SET PROBLEM —
Please repeat the entries word for word, starting at the line that contains "Which is furthest from point" and ending with the final line of the entries, both included.

# start of DATA TO PROCESS

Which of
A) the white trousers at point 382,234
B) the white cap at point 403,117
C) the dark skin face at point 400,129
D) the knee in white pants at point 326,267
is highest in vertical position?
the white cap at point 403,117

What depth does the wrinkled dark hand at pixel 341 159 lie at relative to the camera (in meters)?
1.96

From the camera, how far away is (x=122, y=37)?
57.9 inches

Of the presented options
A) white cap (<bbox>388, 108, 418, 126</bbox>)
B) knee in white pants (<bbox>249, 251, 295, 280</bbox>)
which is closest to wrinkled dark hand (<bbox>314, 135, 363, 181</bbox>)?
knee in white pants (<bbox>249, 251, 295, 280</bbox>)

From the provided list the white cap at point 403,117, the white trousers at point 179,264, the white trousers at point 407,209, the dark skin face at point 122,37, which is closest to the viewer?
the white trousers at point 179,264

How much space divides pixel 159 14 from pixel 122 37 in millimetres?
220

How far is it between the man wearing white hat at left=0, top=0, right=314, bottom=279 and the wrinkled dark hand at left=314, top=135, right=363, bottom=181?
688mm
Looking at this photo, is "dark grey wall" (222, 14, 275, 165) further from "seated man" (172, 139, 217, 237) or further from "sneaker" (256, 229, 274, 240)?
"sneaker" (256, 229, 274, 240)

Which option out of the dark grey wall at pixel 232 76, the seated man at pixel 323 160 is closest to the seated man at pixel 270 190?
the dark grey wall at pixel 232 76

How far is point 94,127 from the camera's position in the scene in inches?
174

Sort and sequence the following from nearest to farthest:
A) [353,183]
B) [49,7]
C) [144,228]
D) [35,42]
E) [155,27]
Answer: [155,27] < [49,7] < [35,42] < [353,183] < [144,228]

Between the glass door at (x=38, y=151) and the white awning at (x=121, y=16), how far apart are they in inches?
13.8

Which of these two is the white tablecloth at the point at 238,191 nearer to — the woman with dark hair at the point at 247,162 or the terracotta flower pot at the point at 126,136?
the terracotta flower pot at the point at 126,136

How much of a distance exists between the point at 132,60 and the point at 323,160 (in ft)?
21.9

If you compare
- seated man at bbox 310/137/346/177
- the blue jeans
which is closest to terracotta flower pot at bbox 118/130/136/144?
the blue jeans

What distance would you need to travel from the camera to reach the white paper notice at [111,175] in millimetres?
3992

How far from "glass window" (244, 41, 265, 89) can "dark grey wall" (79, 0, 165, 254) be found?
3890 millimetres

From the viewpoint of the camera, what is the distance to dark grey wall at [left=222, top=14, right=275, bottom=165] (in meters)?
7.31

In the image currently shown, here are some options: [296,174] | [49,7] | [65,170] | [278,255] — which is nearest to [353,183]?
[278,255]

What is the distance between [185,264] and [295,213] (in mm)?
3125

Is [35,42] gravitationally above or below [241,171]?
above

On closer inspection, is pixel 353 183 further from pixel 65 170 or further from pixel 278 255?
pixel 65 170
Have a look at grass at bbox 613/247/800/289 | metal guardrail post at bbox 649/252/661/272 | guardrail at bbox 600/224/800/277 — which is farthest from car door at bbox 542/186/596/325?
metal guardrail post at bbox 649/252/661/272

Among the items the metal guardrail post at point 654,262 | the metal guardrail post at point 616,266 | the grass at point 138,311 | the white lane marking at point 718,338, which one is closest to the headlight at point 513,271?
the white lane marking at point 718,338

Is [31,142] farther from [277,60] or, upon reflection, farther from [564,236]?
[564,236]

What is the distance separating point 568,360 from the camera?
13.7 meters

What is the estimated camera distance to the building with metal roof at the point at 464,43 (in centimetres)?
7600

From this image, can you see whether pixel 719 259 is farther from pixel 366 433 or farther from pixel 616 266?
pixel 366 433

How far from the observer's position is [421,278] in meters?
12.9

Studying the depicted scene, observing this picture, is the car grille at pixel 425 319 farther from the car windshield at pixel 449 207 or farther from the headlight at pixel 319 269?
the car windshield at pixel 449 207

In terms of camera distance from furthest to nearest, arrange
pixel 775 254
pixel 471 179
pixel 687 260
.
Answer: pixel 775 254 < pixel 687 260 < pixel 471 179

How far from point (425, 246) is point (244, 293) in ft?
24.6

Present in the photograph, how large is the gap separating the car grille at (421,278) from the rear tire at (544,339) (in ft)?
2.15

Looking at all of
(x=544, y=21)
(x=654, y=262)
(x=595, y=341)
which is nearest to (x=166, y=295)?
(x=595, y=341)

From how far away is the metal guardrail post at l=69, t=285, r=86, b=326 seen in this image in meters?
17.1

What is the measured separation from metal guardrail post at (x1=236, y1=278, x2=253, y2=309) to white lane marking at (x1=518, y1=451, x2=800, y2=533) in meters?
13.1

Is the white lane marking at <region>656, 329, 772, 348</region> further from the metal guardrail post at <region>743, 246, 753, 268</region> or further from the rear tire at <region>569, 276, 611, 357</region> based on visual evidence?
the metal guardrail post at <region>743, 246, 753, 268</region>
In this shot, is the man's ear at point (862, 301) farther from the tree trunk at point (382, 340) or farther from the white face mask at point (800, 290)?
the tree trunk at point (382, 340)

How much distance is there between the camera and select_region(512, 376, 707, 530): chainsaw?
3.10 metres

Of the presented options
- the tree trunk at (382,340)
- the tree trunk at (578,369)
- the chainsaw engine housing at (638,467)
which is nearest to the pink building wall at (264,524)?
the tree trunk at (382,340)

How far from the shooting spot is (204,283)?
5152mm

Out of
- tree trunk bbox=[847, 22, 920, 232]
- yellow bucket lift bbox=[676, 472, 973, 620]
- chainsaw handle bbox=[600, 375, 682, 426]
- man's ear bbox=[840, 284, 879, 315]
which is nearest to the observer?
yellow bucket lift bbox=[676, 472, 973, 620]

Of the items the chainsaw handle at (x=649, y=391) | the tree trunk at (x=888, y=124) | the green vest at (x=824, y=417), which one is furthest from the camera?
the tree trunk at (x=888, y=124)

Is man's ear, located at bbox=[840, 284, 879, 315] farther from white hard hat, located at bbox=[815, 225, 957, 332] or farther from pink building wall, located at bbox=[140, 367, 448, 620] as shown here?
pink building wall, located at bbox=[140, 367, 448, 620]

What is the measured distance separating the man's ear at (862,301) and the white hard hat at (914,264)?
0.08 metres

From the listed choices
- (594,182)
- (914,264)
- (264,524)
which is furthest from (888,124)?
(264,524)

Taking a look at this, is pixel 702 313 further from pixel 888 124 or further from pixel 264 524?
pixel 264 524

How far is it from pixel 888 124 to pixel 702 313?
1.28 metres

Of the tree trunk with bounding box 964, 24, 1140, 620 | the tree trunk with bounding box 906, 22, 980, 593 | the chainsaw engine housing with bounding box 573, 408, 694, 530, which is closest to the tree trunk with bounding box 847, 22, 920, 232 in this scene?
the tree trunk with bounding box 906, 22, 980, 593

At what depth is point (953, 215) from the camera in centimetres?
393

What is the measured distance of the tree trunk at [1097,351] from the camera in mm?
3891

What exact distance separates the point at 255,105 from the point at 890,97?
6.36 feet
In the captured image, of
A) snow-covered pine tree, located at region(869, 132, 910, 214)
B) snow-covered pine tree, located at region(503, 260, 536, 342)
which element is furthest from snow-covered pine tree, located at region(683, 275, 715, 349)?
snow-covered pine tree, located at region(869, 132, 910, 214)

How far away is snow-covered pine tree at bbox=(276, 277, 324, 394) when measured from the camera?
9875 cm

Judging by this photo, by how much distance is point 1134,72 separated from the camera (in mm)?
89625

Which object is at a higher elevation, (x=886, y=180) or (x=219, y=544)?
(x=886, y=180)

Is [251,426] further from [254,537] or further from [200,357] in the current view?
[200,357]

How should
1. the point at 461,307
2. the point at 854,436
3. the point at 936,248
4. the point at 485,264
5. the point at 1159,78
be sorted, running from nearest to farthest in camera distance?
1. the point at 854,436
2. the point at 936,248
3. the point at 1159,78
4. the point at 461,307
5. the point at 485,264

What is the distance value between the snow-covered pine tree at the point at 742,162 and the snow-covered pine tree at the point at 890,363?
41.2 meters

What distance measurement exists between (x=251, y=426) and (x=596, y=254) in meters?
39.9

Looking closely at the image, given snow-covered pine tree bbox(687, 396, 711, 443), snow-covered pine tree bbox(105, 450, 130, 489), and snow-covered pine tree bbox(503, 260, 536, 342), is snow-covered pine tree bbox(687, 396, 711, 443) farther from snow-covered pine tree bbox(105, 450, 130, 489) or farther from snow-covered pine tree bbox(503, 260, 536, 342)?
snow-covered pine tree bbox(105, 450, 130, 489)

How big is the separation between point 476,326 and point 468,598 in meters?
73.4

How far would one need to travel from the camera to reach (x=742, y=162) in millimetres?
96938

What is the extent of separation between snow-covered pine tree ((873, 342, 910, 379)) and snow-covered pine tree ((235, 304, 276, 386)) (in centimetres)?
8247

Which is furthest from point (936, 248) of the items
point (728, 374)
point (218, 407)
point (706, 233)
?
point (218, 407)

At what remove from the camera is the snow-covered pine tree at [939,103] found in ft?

# end of DATA TO PROCESS

TASK ANSWER —
Which is furthest from point (936, 248) of the items
point (728, 374)
point (218, 407)
point (706, 233)
?
point (218, 407)

At what remove from the camera is the snow-covered pine tree at [939,103] found in ft?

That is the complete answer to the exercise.